The $12 billion company detailed new change-of-control provisions late Wednesday that would confer certain benefits to its top executives should they leave as part of a takeover. It's not unusual for companies to have these types of provisions, especially in an industry that's been consolidating as frenetically as the semiconductor sector (around $120 billion in deals and counting in the past two years or so). But for a company that's been speculated as a target as much as Xilinx has, that little contract change was -- and should be -- a big deal for investors.
Shares of Xilinx shot up as much as 12 percent on Thursday for one of the biggest gains among members of the S&P 500 Index.

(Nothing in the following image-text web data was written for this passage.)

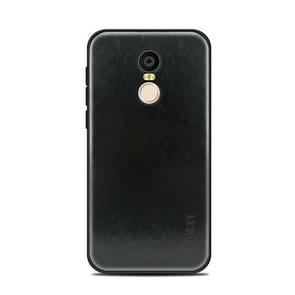 MOFI Xiaomi roodmi 5 Plus PC+TPU+PU lederen beschermings Back Cover hoesje(zwart)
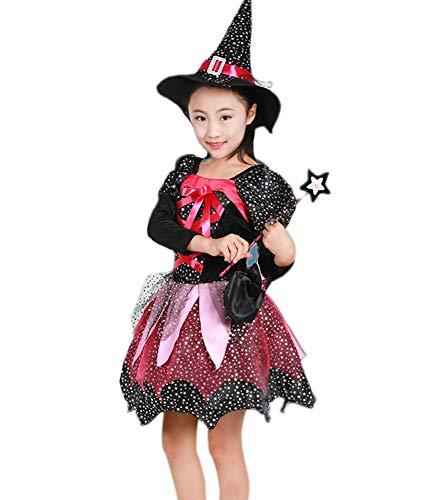 Keephen Halloween Prinzessin Mädchen Kleidung Hexe Kostüm Kleid Zauberstab Crescent Hat Candy Bag Zauberstab Für 4-13 Jahre ()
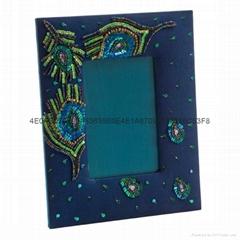 手工珠绣相框 串珠亮片镜框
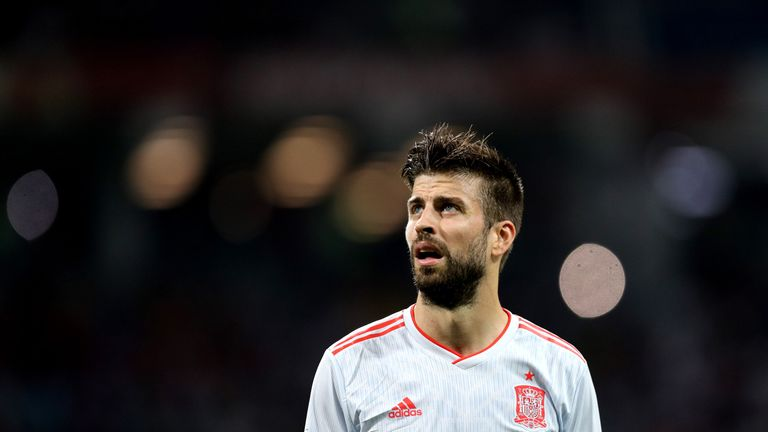 Gerard Pique has retired from international football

The company also reported fiscal third-quarter earnings late Wednesday that were pretty decent, but there was little doubt that the gains had a lot more to do with the prospect of a takeover finally getting done.
Xilinx is one of the few attractive, big semiconductor acquisition candidates still standing after the crescendo of dealmaking across the industry. And there's a lot to like from a suitor's perspective. For one, the company is a direct competitor to Altera, which was acquired by Intel last year. Both make chips that can be programmed for varied functions, in contrast to custom-made semiconductors that tend to be pricier. As such, Xilinx offers the same type of high-margin opportunities to expand in data-center and mobile-infrastructure chips.
It's true that Xilinx's revenue for the fiscal year ending in March is projected to drop by the most in more than a decade. But after that, growth should return. And compared to other recent takeover targets, it's not crazy-expensive, either. Even after its jump on Thursday, Xilinx was trading at about 14.5 times its Ebitda in the last 12 months. Larger semiconductor makers have commanded a median of more than 16 times in the latest deal frenzy, with Altera getting 25 times Ebitda out of Intel.
The most frequently speculated buyer is Qualcomm. After the $71 billion chipmaker decided against a breakup encouraged by activist investor Jana Partners, investors shifted their focus to what the company might do with its gigantic cash hoard. Qualcomm has veered more toward joint ventures of late, announcing a radio-chip partnership with Japan's TDK and discussing a medical-technology deal with GlaxoSmithKline. But an acquisition of Xilinx could be a good fit.